What to produce:
Report the lines of the material that carry the string "charset".

Entries provided:
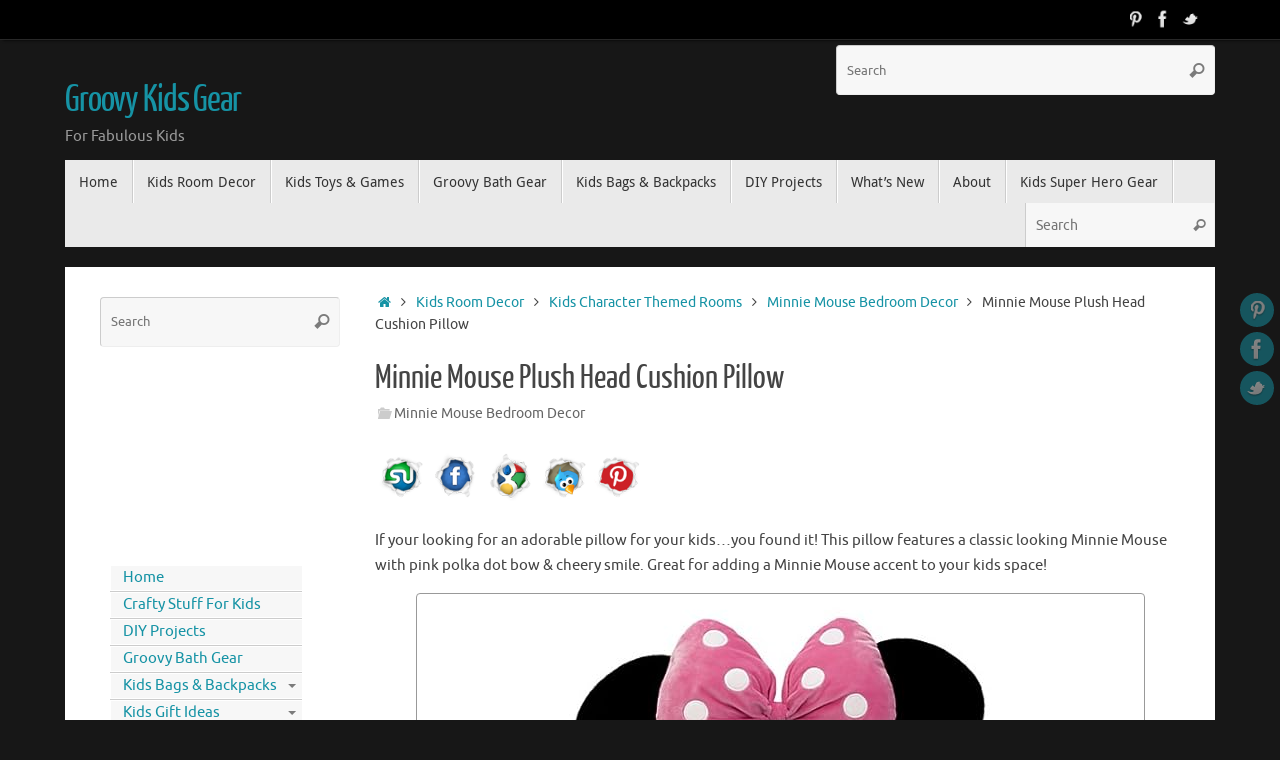

--- FILE ---
content_type: text/html; charset=utf-8
request_url: https://www.google.com/recaptcha/api2/aframe
body_size: 267
content:
<!DOCTYPE HTML><html><head><meta http-equiv="content-type" content="text/html; charset=UTF-8"></head><body><script nonce="gc37eBDjCkvyV7oMypLw_w">/** Anti-fraud and anti-abuse applications only. See google.com/recaptcha */ try{var clients={'sodar':'https://pagead2.googlesyndication.com/pagead/sodar?'};window.addEventListener("message",function(a){try{if(a.source===window.parent){var b=JSON.parse(a.data);var c=clients[b['id']];if(c){var d=document.createElement('img');d.src=c+b['params']+'&rc='+(localStorage.getItem("rc::a")?sessionStorage.getItem("rc::b"):"");window.document.body.appendChild(d);sessionStorage.setItem("rc::e",parseInt(sessionStorage.getItem("rc::e")||0)+1);localStorage.setItem("rc::h",'1768485734721');}}}catch(b){}});window.parent.postMessage("_grecaptcha_ready", "*");}catch(b){}</script></body></html>

--- FILE ---
content_type: text/css
request_url: http://www.groovykidsgear.com/wp-content/plugins/dropdown-menu-widget/themes/flickr.com/default.ultimate.css
body_size: 1061
content:
@charset "UTF-8";

/** 
 * Flickr Ultimate CSS Drop-Down Menu Theme
 *
 * @file		default.ultimate.css
 * @name		Flickr
 * @version		beta
 * @type		transitional
 * @browsers	Windows: IE5+, Opera7+, Firefox1+
 *				Mac OS: Safari2+, Firefox2+
 *
 * @link		http://www.lwis.net/
 * @copyright	2008 Live Web Institute. All Rights Reserved.
 *
 */

@import "default.css";


/*-------------------------------------------------/
 * @section		Base Style Extension
 */

ul.dropdown a,
ul.dropdown span {
 display: block;
 padding: 4px 6px;
}

ul.dropdown ul a,
ul.dropdown ul span {
 padding: 4px 0;
}


/*-------------------------------------------------/
 * @section		Base Style Override
 */

ul.dropdown li {
 padding: 0;
 border: none;
}


/*-------------------------------------------------/
 *	@section	Custom Styles
 */

ul.dropdown li a,
ul.dropdown *.dir {
 border-style: solid;
 border-width: 1px 1px 0;
 border-color: #fff;
}

ul.dropdown ul li a,
ul.dropdown ul *.dir {
 border: none;
}


ul.dropdown-vertical li a,
ul.dropdown-vertical *.dir {
 border-width: 1px 0 1px 1px;
}

ul.dropdown-vertical-rtl li a,
ul.dropdown-vertical-rtl *.dir {
 border-width: 1px 1px 1px 0;
}


/*-------------------------------------------------/
 * @section		Support Class `open` Usage
 * @source		js, artificial
 *
 */

ul.dropdown li.hover *.open {
 position: relative;
 margin: -1px 0;
 padding-top: 5px;
 padding-bottom: 5px;
 border-color: #f0f0f0 #666 #666 #f0f0f0;
 background-color: #fff;
 background-image: url(images/nav-arrow-down-open.png);
 color: #0063dc;
 zoom: 1;
}

ul.dropdown-horizontal li.hover *.open,
ul.dropdown-upward li.hover *.open,
ul.dropdown-linear li.hover *.open {
 float: left;
 zoom: none;
}

ul.dropdown-vertical li.hover *.open {
 margin: 0 -1px;
 padding-top: 4px;
 padding-bottom: 4px;
 padding-left: 7px;
}

ul.dropdown-vertical-rtl li.hover *.open {
 padding-right: 7px;
}

ul.dropdown-vertical ul li.hover *.open {
 padding-right: 0;
 padding-left: 0;
}

ul.dropdown ul li.hover *.open {
 position: static;
 float: none;
 margin: 0;
 padding-top: 4px;
 padding-bottom: 4px;
 border: none;
}

ul.dropdown ul li.hover *.open,
ul.dropdown-vertical li.hover *.open {
 background-image: url(images/nav-arrow-right-open.png);
}

ul.dropdown-vertical-rtl li.hover *.open,
ul.dropdown-vertical-rtl ul li.hover *.open {
 background-image: url(images/nav-arrow-left-open.png);
}

ul.dropdown-upward li.hover *.open {
 background-image: url(images/nav-arrow-up-open.png);
}

ul.dropdown-upward ul li.hover *.open {
 background-image: url(images/nav-arrow-right-open.png);
}





ul.dropdown a.dir:hover {
 background-image: url(images/nav-arrow-down-on.png) !important;
}

ul.dropdown-upward a.dir:hover {
 background-image: url(images/nav-arrow-up-on.png) !important;
}

ul.dropdown ul a.dir:hover,
ul.dropdown-vertical a.dir:hover {
 background-image: url(images/nav-arrow-right-on.png) !important;
}

ul.dropdown-vertical-rtl a.dir:hover,
ul.dropdown-vertical-rtl ul a.dir:hover {
 background-image: url(images/nav-arrow-left-on.png) !important;
}







	/* CSS2 clone */

	ul.dropdown li:hover > *.dir {
	 position: relative;
	 margin: -1px 0;
	 padding-top: 5px;
	 padding-bottom: 5px;
	 border-color: #f0f0f0 #666 #666 #f0f0f0;
	 background-color: #fff;
	 background-image: url(images/nav-arrow-down-open.png);
	 color: #0063dc;
	 zoom: 1;
	}

	ul.dropdown-horizontal li:hover > *.dir,
	ul.dropdown-upward li:hover > *.dir,
	ul.dropdown-linear li:hover > *.dir {
	 float: left;
	 zoom: none;
	}

	ul.dropdown-vertical li:hover > *.dir {
	 margin: 0 -1px;
	 padding-top: 4px;
	 padding-bottom: 4px;
	 padding-left: 7px;
	}

	ul.dropdown-vertical-rtl li:hover > *.dir {
	 padding-right: 7px;
	}

	ul.dropdown-vertical ul li:hover > *.dir {
	 padding-right: 0;
	 padding-left: 0;
	}

	ul.dropdown ul li:hover > *.dir {
	 position: static;
	 float: none;
	 margin: 0;
	 padding-top: 4px;
	 padding-bottom: 4px;
	 border: none;
	}

	ul.dropdown ul li:hover > *.dir,
	ul.dropdown-vertical li:hover > *.dir {
	 background-image: url(images/nav-arrow-right-open.png);
	}

	ul.dropdown-vertical-rtl li:hover > *.dir,
	ul.dropdown-vertical-rtl ul li:hover > *.dir {
	 background-image: url(images/nav-arrow-left-open.png);
	}

	ul.dropdown-upward li:hover > *.dir {
	 background-image: url(images/nav-arrow-up-open.png);
	}

	ul.dropdown-upward ul li:hover > *.dir {
	 background-image: url(images/nav-arrow-right-open.png);
	}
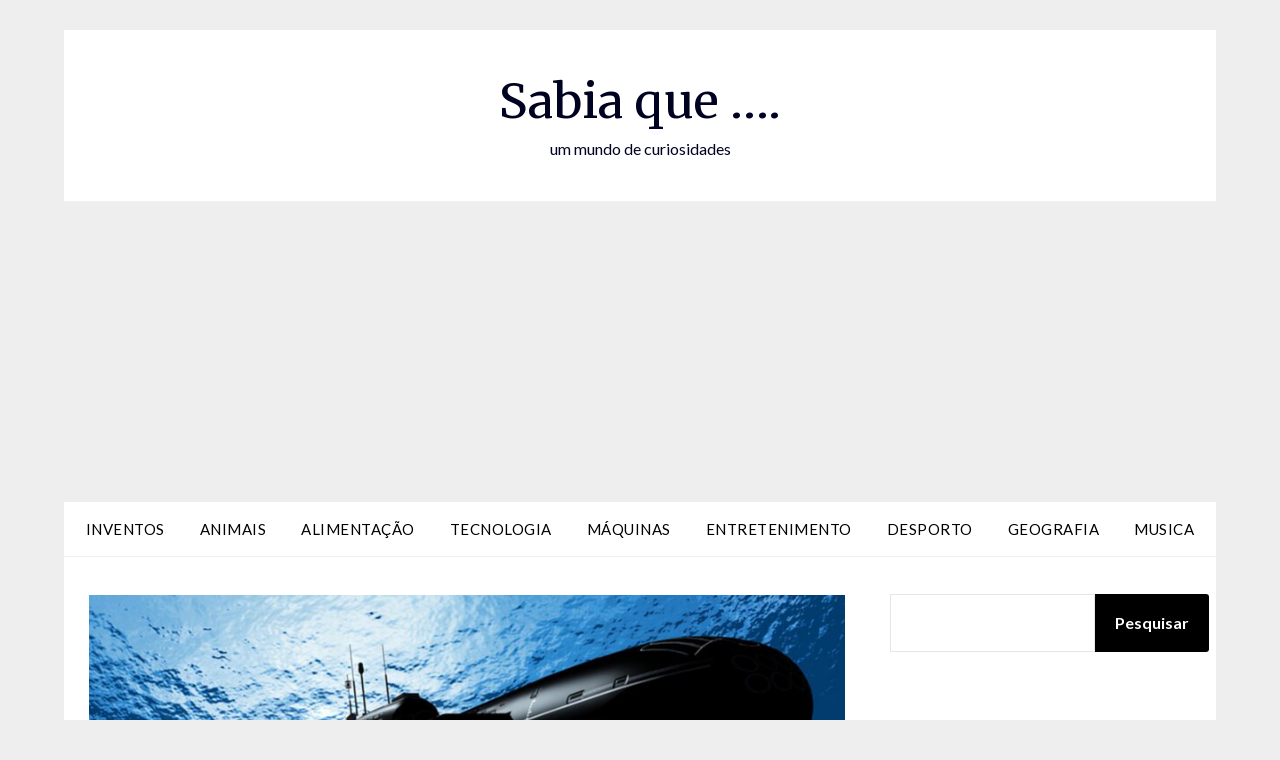

--- FILE ---
content_type: text/html; charset=utf-8
request_url: https://www.google.com/recaptcha/api2/aframe
body_size: 267
content:
<!DOCTYPE HTML><html><head><meta http-equiv="content-type" content="text/html; charset=UTF-8"></head><body><script nonce="aNvq_8b2MfbluG-ZGPHDcg">/** Anti-fraud and anti-abuse applications only. See google.com/recaptcha */ try{var clients={'sodar':'https://pagead2.googlesyndication.com/pagead/sodar?'};window.addEventListener("message",function(a){try{if(a.source===window.parent){var b=JSON.parse(a.data);var c=clients[b['id']];if(c){var d=document.createElement('img');d.src=c+b['params']+'&rc='+(localStorage.getItem("rc::a")?sessionStorage.getItem("rc::b"):"");window.document.body.appendChild(d);sessionStorage.setItem("rc::e",parseInt(sessionStorage.getItem("rc::e")||0)+1);localStorage.setItem("rc::h",'1768853246606');}}}catch(b){}});window.parent.postMessage("_grecaptcha_ready", "*");}catch(b){}</script></body></html>

--- FILE ---
content_type: application/javascript; charset=utf-8
request_url: https://fundingchoicesmessages.google.com/f/AGSKWxVx1MTvl6mJv9cqCkZ9hbOnWwetaDBMDLtKzkNvSv9NbVB0t9Yp99PL1VNeML22A2itG65Q_CGx5ZU2dN8rIUzTDVb3zmRa8FKTOiOT00t7CEo6MDP-S2gAaBF-Bo4OC6wI16kuKA0TSz8Vg6qmWuqetUHoQBBl4ze-iu7-g39K1s_sSNq2emjKlCxU/_/keyade.js/ad-invalid-/ad_gif_/subadz./rubicon_blacklist.js
body_size: -1289
content:
window['34b44111-a6d1-45ba-84c9-2c9ecf1573c4'] = true;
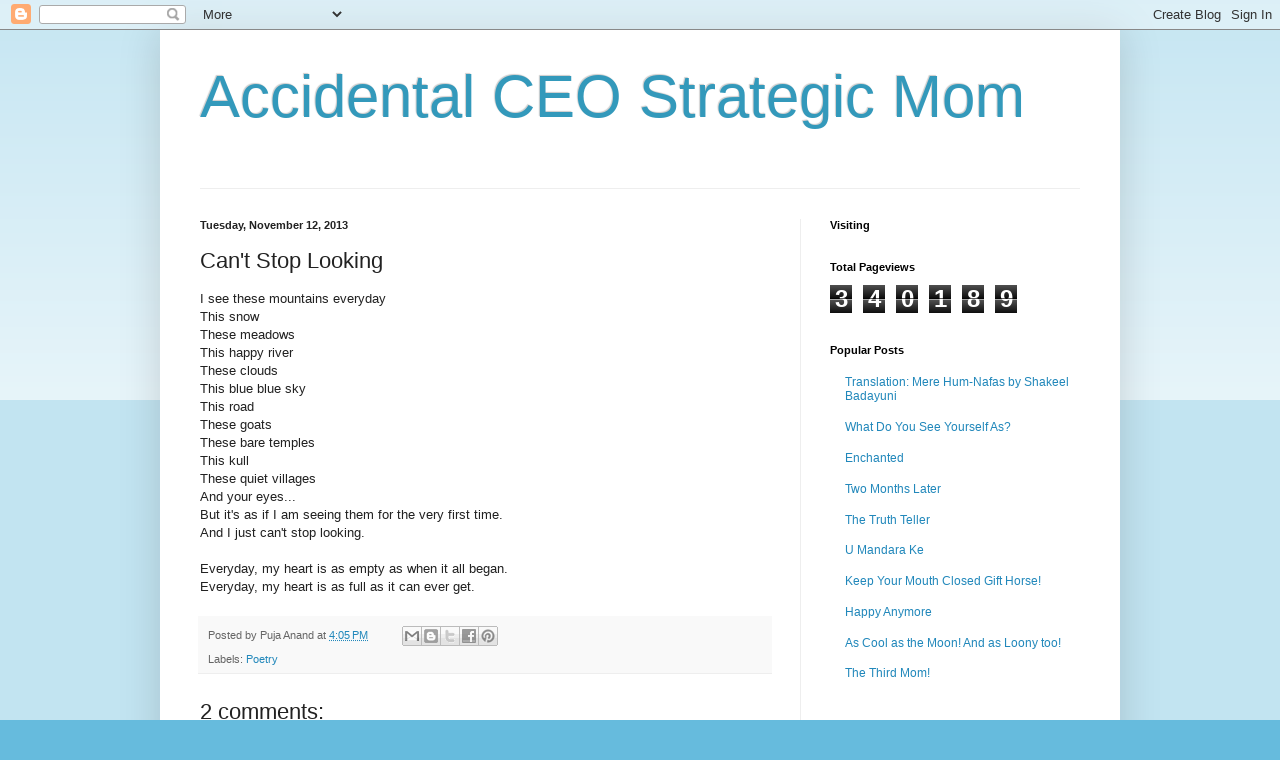

--- FILE ---
content_type: text/html; charset=UTF-8
request_url: https://accidentalceostrategicmom.blogspot.com/b/stats?style=BLACK_TRANSPARENT&timeRange=ALL_TIME&token=APq4FmCXOdzI2WY8JvVwmQvLyGkKvcheFqqxcX5nwQRZ2TaCgbLZorMYaWtRYafBAbTDI5ShtAbfZIVwcUxdoaDFFC4qR9sP8A
body_size: -19
content:
{"total":340189,"sparklineOptions":{"backgroundColor":{"fillOpacity":0.1,"fill":"#000000"},"series":[{"areaOpacity":0.3,"color":"#202020"}]},"sparklineData":[[0,8],[1,9],[2,15],[3,8],[4,8],[5,8],[6,3],[7,8],[8,7],[9,9],[10,7],[11,9],[12,14],[13,16],[14,23],[15,36],[16,44],[17,28],[18,24],[19,18],[20,9],[21,10],[22,14],[23,15],[24,43],[25,49],[26,99],[27,72],[28,73],[29,26]],"nextTickMs":35294}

Solution to this task:
content_type: text/html; charset=utf-8
<!DOCTYPE HTML><html><head><meta http-equiv="content-type" content="text/html; charset=UTF-8"></head><body><script nonce="gc37eBDjCkvyV7oMypLw_w">/** Anti-fraud and anti-abuse applications only. See google.com/recaptcha */ try{var clients={'sodar':'https://pagead2.googlesyndication.com/pagead/sodar?'};window.addEventListener("message",function(a){try{if(a.source===window.parent){var b=JSON.parse(a.data);var c=clients[b['id']];if(c){var d=document.createElement('img');d.src=c+b['params']+'&rc='+(localStorage.getItem("rc::a")?sessionStorage.getItem("rc::b"):"");window.document.body.appendChild(d);sessionStorage.setItem("rc::e",parseInt(sessionStorage.getItem("rc::e")||0)+1);localStorage.setItem("rc::h",'1768485734721');}}}catch(b){}});window.parent.postMessage("_grecaptcha_ready", "*");}catch(b){}</script></body></html>
@charset "UTF-8";
content_type: text/html; charset=utf-8
<!DOCTYPE HTML><html><head><meta http-equiv="content-type" content="text/html; charset=UTF-8"></head><body><script nonce="aNvq_8b2MfbluG-ZGPHDcg">/** Anti-fraud and anti-abuse applications only. See google.com/recaptcha */ try{var clients={'sodar':'https://pagead2.googlesyndication.com/pagead/sodar?'};window.addEventListener("message",function(a){try{if(a.source===window.parent){var b=JSON.parse(a.data);var c=clients[b['id']];if(c){var d=document.createElement('img');d.src=c+b['params']+'&rc='+(localStorage.getItem("rc::a")?sessionStorage.getItem("rc::b"):"");window.document.body.appendChild(d);sessionStorage.setItem("rc::e",parseInt(sessionStorage.getItem("rc::e")||0)+1);localStorage.setItem("rc::h",'1768853246606');}}}catch(b){}});window.parent.postMessage("_grecaptcha_ready", "*");}catch(b){}</script></body></html>
content_type: application/javascript; charset=utf-8
content_type: text/html; charset=UTF-8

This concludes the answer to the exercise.